Amuse-Bouche: Garden Grille

Pretty AND healthy AND tasty.

Despite their prevalence today — especially on college campuses, especially at Brown — vegetarians are all too frequently handed the short end of the stick when it comes to dining out. Sure, nearly all restaurants throw their veg patrons a bone a token meatless dish, but they often get lazy in the process. The result is one too many bland pasta dishes or lackluster heaps of grilled vegetables. Even if you’re a proud carnivore, a restaurant’s vegetarian options should ideally be as enticing as its steak frites or scallops and vanilla leeks.
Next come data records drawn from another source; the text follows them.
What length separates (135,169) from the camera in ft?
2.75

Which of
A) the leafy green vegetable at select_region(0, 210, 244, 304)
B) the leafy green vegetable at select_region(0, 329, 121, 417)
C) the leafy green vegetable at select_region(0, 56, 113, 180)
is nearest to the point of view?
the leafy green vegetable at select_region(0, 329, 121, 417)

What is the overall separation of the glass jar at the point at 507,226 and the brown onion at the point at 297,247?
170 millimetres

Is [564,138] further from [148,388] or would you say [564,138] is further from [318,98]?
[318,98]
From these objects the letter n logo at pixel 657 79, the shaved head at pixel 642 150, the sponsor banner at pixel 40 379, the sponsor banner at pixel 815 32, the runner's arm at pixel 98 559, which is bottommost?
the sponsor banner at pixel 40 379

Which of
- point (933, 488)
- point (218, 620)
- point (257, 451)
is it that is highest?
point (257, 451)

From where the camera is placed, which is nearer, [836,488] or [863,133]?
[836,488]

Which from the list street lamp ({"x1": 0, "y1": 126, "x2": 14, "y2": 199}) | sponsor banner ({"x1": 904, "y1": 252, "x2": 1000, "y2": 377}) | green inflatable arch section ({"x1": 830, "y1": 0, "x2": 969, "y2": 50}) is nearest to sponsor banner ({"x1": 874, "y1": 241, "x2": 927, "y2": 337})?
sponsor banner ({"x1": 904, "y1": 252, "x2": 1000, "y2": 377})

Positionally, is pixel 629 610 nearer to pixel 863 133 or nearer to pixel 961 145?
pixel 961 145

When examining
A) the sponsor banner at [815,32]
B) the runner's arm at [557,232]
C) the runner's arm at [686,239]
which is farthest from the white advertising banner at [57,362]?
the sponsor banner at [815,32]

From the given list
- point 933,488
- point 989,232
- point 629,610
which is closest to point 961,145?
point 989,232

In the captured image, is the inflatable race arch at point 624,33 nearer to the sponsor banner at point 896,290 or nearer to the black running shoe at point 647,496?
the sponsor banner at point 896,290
Enter Garden Grille. From its abode in a strip mall straight up Hope Street and into Pawtucket, it’s pretty unassuming. But inside, it’s pretty freaking cute. Blue-green walls, lantern lights, and fresh flowers on each table contribute to a hip but cozy, casual atmosphere. One downside of this is that you may have to wait for your table, so plan accordingly; alternatively, you can sidle up at the bar if you’re super-hungry (which we were).

Seeing as how it makes good, creative use of lots and lots of fresh produce, the menu changes seasonally. For winter, that means lots of extra-savory, comforting dishes. I had grilled Maitake mushrooms ($16), which came in smoky little clusters atop a mound of red rice (imagine brown rice but nuttier and chewier) in miso broth with crisp baby bok choy, sweet potatoes, and roasted turnips. It was savory and filling and inspired and strange, the polar opposite of those chicken-shit vegetarian entrées at some other restaurants.